Fig 1 shows our network architecture, in which the PLAB structure is utilized in the Embedding layer to assist local feature extraction, and the main framework is constructed by stacking the DAL, which is composed of Offset-Attention and External-Attention [27]. Specifically, in the PLAB layer, point cloud coordinates are used as the main features, and the initial features are projected into a higher dimension space using a local MLP and symmetric function. PLAB is used as an auxiliary feature and is extended to the same dimension as the main feature by MLP and the symmetric function and then fused with it. The k-nearest neighbor point clusters are organized and sorted according to the spherical coordinates to establish the point–pair relationship among the neighborhood points and calculate the relative coordinates. The transformed spherical coordinates are added to the neighborhood point pairs as supplementary features. We want the features of the neighborhood pairs to be optional; therefore, we employ Attentive Pooling [28] as the aggregation unit which assign different weights to the feature channels and finally aggregate them using the summation function.

Fig 1. Model structure.

Fig 1

The encoder part consists of a layer of PLAB to expand the dimension, four layers of DAL with MLP to mine features, MA Pooling to connect Max Pool and Average Pool, and LBRD consisting of Linear, BatchNorm, ReLU, and Dropout.

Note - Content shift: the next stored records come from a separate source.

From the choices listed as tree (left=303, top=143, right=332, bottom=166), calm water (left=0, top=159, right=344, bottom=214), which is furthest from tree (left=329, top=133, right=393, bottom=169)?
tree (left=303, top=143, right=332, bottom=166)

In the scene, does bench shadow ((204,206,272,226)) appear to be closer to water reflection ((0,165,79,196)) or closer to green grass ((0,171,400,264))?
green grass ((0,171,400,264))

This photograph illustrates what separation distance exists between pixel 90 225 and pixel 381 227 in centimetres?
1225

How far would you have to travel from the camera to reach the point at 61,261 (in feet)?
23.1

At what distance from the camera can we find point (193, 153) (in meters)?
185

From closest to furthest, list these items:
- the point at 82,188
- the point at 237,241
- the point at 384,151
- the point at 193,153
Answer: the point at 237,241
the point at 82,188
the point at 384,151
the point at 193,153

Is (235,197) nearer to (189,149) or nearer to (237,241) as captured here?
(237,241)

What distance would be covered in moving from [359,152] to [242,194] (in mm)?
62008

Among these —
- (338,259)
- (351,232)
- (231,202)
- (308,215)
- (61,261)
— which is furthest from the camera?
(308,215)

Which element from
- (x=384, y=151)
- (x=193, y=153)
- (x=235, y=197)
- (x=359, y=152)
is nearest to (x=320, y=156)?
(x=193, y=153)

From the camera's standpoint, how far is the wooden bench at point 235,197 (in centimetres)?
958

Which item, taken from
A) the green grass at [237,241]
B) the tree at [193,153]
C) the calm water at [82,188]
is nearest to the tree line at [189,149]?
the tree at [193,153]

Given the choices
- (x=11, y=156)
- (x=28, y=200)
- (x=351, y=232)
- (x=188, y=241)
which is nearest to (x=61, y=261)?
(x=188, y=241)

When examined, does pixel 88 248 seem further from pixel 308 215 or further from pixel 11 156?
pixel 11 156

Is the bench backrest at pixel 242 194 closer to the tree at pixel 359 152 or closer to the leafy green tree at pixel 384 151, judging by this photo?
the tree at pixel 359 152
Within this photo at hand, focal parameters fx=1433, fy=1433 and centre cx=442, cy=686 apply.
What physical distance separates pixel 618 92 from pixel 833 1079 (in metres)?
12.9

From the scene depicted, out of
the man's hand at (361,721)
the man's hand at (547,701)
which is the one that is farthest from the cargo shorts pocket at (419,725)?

The global module of DAL utilizes the dot product of the query vector, key vector, and softmax to compute the attention score map, which serves as a feature selector. Specifically, it has been demonstrated that most pixels are closely related to only a few other pixels [27], and this is also applicable to point clouds. Therefore, the attention score formed by the dot product can select the Top-K most relevant to the current point to fully describe the feature information of the point. The selected Top-K feature vectors are then sent to the local Transformer module for local attention calculation. However, due to the quadratic complexity of the attention calculation incurs huge computational overhead, if the local attention calculation still uses the dot product attention form will become DAL huge. Therefore, we utilize the lightweight attention mechanism External-Attention for local attention calculation. This not only has the lightweight advantage of linear complexity but also the memory unit can pay attention to the potential relationship between different local features.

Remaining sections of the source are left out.